_WORK TASK_. Return the records exactly, from the first line through the "category: unidentified murid" line.

_EXERCISE DATA_.
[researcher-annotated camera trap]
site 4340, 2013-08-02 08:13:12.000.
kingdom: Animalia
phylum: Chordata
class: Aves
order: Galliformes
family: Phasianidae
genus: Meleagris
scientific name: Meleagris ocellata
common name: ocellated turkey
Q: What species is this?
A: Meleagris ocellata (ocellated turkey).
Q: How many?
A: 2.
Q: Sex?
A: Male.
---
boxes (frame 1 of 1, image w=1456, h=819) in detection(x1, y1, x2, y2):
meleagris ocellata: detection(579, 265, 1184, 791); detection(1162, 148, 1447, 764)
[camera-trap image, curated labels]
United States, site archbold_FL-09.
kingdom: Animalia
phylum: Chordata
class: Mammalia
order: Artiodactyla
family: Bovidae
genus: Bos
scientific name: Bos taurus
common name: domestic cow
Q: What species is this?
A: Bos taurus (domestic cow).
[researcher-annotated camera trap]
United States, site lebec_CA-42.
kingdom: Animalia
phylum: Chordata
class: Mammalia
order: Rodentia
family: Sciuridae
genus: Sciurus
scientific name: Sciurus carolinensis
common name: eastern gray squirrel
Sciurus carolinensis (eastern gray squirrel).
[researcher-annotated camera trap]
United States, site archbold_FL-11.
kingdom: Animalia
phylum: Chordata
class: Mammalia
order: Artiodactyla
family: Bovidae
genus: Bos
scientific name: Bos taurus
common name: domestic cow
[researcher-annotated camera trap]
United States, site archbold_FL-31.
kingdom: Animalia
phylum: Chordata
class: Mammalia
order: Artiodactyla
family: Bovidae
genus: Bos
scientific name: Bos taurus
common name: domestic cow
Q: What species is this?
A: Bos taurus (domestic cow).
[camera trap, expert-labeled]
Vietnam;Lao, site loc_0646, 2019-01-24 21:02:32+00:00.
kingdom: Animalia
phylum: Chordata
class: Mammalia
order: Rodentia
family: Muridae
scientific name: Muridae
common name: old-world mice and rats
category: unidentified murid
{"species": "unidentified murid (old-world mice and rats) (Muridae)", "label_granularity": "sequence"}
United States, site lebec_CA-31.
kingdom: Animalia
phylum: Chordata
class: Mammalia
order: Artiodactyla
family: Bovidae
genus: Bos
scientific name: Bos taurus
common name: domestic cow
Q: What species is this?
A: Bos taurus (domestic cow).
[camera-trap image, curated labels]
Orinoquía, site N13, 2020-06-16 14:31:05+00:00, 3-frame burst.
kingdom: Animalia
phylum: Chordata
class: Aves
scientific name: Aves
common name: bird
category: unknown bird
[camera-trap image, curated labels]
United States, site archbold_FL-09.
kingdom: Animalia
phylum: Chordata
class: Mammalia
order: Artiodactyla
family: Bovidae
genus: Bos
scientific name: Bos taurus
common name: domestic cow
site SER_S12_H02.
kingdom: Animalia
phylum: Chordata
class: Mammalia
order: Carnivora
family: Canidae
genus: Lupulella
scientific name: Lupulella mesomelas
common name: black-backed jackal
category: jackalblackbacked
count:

_SOLUTION TO THIS EXERCISE_.
[researcher-annotated camera trap]
site 4340, 2013-08-02 08:13:12.000.
kingdom: Animalia
phylum: Chordata
class: Aves
order: Galliformes
family: Phasianidae
genus: Meleagris
scientific name: Meleagris ocellata
common name: ocellated turkey
Q: What species is this?
A: Meleagris ocellata (ocellated turkey).
Q: How many?
A: 2.
Q: Sex?
A: Male.
---
boxes (frame 1 of 1, image w=1456, h=819) in detection(x1, y1, x2, y2):
meleagris ocellata: detection(579, 265, 1184, 791); detection(1162, 148, 1447, 764)
[camera-trap image, curated labels]
United States, site archbold_FL-09.
kingdom: Animalia
phylum: Chordata
class: Mammalia
order: Artiodactyla
family: Bovidae
genus: Bos
scientific name: Bos taurus
common name: domestic cow
Q: What species is this?
A: Bos taurus (domestic cow).
[researcher-annotated camera trap]
United States, site lebec_CA-42.
kingdom: Animalia
phylum: Chordata
class: Mammalia
order: Rodentia
family: Sciuridae
genus: Sciurus
scientific name: Sciurus carolinensis
common name: eastern gray squirrel
Sciurus carolinensis (eastern gray squirrel).
[researcher-annotated camera trap]
United States, site archbold_FL-11.
kingdom: Animalia
phylum: Chordata
class: Mammalia
order: Artiodactyla
family: Bovidae
genus: Bos
scientific name: Bos taurus
common name: domestic cow
[researcher-annotated camera trap]
United States, site archbold_FL-31.
kingdom: Animalia
phylum: Chordata
class: Mammalia
order: Artiodactyla
family: Bovidae
genus: Bos
scientific name: Bos taurus
common name: domestic cow
Q: What species is this?
A: Bos taurus (domestic cow).
[camera trap, expert-labeled]
Vietnam;Lao, site loc_0646, 2019-01-24 21:02:32+00:00.
kingdom: Animalia
phylum: Chordata
class: Mammalia
order: Rodentia
family: Muridae
scientific name: Muridae
common name: old-world mice and rats
category: unidentified murid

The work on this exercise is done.